A COUNCIL which spent around £66,000 on an “absolutely hideous” steel fence has blamed vandals for most of the cost.

Dubbed the ‘Great Wall of Clydach’ the galvanised steel fence was put across some 200 metres of Gilwern mountain in the Bannau Brychieniog National Park in April.

Monmouthshire County Council said the 2.1m high, or six foot tall, fence was required to block access to Pwll Du road running across the mountain due to fears it could collapse into the quarry below and installed after previous measures including bollards and gates were unlawfully removed.

The sudden appearance of the fence, without consultation, sparked a public backlash and in May the council agreed it would reduce the heigh of the fence and paint it a darker colour, at a cost of around £20,000.

Councillor Richard John, the Conservative’s opposition group leader, asked at the authority’s most recent meeting how much it will have spent on fencing above Clydach by the end of this year.
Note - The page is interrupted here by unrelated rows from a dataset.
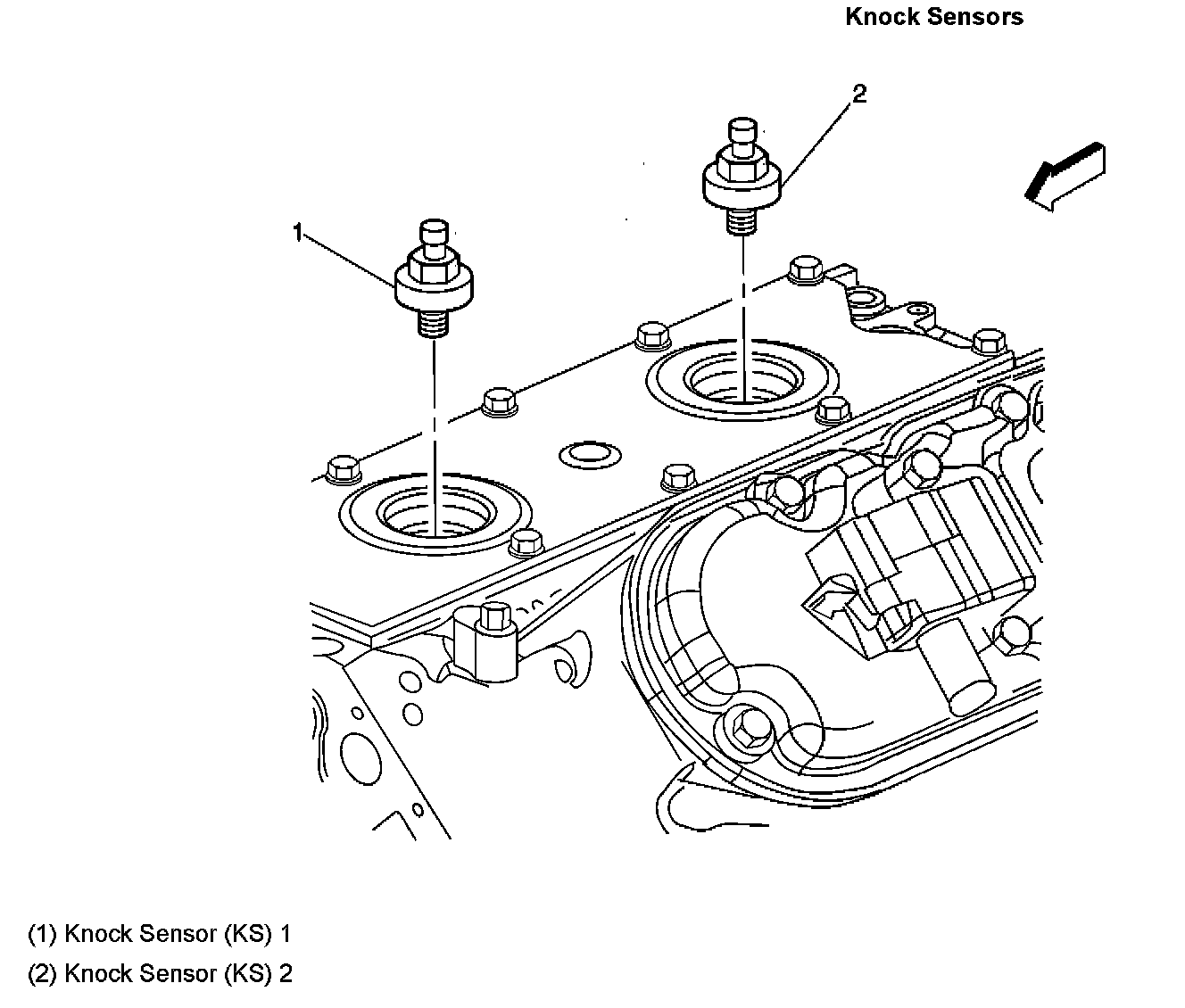 Knock Sensors

2

1

(1) Knock Sensor (KS) 1
(2) Knock Sensor (KS) 2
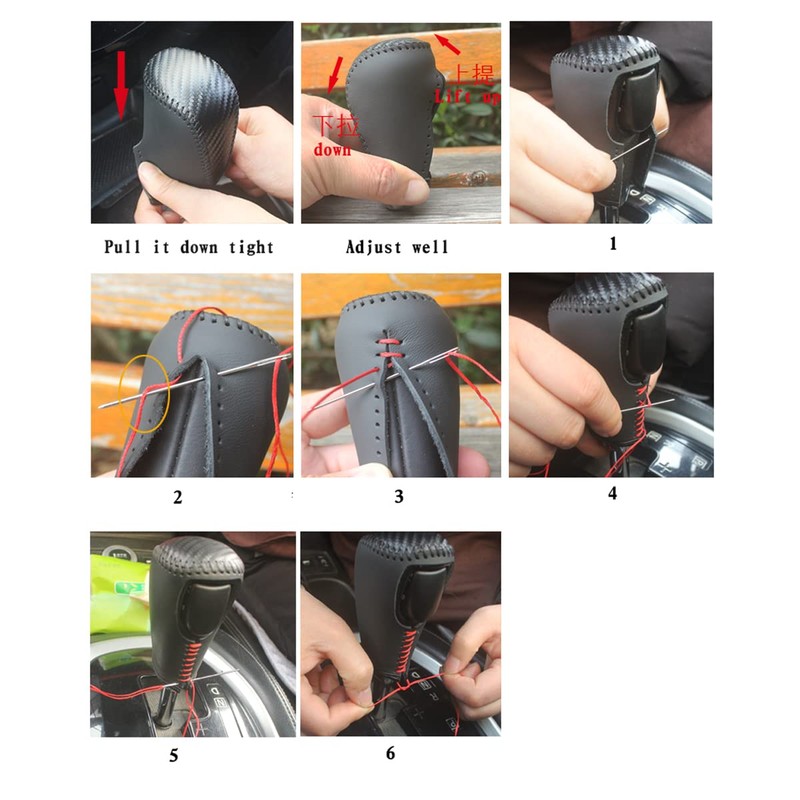 上提
Lift up

下拉
down

Pull it down tight

Adjust well

1

2

3

4

5

6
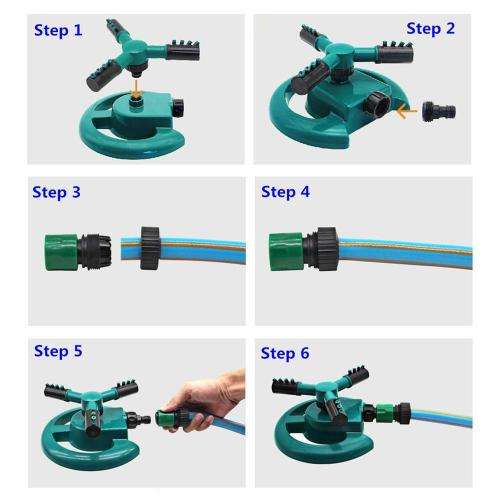 Step 1

Step 2

Step 3

Step 4

Step 5

Step 6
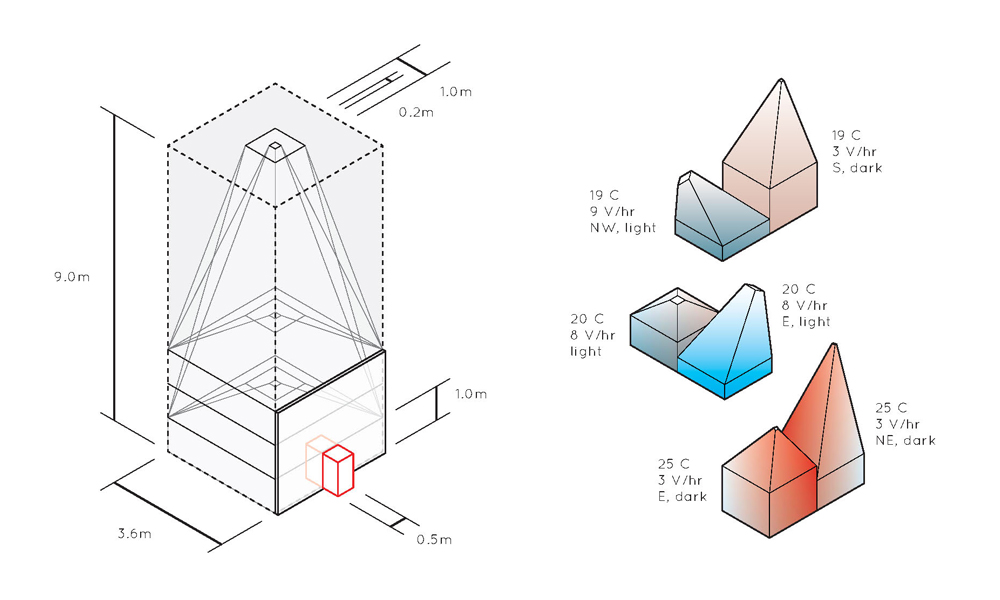 1.0m
0.2m
9.0m
1.0m
3.6m
0.5m

19 C
3 V/hr
S, dark

19 C
9 V/hr
NW, light

20 C
8 V/hr
E, light

20 C
8 V/hr
light

25 C
3 V/hr
NE, dark

25 C
3 V/hr
E, dark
Cllr Catrin Maby, the council’s Labour cabinet member responsible for the environment, said the total cost will be around £66,000 including £42,000 to install and a further £22,000 to make it “more visually acceptable”.

She told him people had been seen on the road unaware it could collapse at any moment which had prompted the council to act and said “part of the cost is the cost of vandalism unfortunately.”

The Drybridge councillor said: “Please remember saving lives is our priority when assessing the cost of this road.”

Cllr John, who represents Mitchell Troy and Trellech, said he recognised “lives are important but clearly there was wastage here” and asked what steps would be taken to “so we do not see this huge scale of money wasted again” adding: “£66,000 has been spent on that fence this year”.

He said there is a “real sense of a significant amount of money wasted here” and said he’d seen the fence for himself with two other councilors: “It’s absolutely hideous, it is seven foot high and has huge metal spikes.”

He asked the cabinet member to “quantify how much has been spent unnecessarily?”.

Cllr Maby replied: “Had no vandalism occurred the cost would have been £2,000. I put the question back to you, how much do you think saving a life is worth? If you think that’s an over expenditure?”

Speaking last month Monmouth MS Peter Fox welcomed the decision to address residents’ concerns about the controversial fence but criticises the leader of Monmouthshire County Council, Llanelly Hill councillor, Mary Ann Brocklesby, for not ‘standing up herself to take even some of the criticism and feedback from residents’.

“As a past leader of MCC myself, that is your job,” said Mr Fox following a well attended public meeting in Clydach

“That said, I am pleased to see the community has been listened to, which will go a long way in restoring the relationship between residents and the local authority,” he added.